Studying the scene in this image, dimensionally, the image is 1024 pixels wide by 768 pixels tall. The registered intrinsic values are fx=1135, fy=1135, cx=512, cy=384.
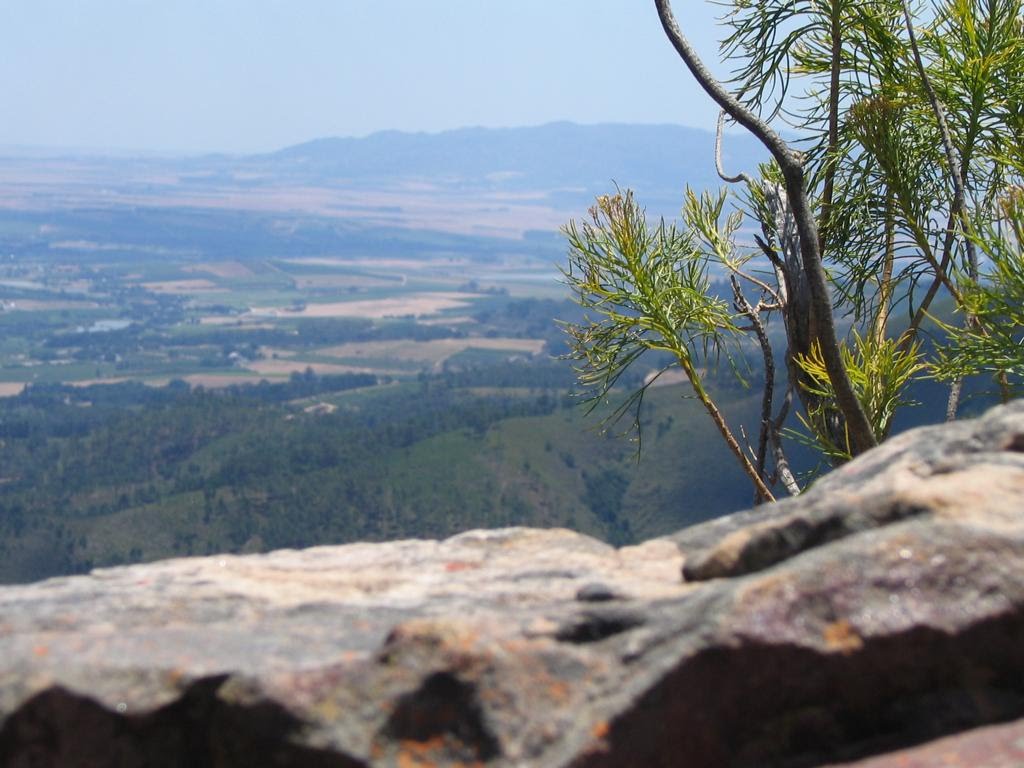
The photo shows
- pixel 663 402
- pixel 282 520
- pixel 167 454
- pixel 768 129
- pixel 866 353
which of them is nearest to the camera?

--------

> [WHAT YOU ARE ASKED TO DO]: Pictures appear in the records above. Output everything except them, exactly.

> [ANSWER TO THIS TASK]:
Studying the scene in this image, dimensionally, the image is 1024 pixels wide by 768 pixels tall. The registered intrinsic values are fx=1135, fy=1135, cx=512, cy=384.
The photo shows
- pixel 663 402
- pixel 282 520
- pixel 167 454
- pixel 768 129
- pixel 866 353
which of them is nearest to the camera?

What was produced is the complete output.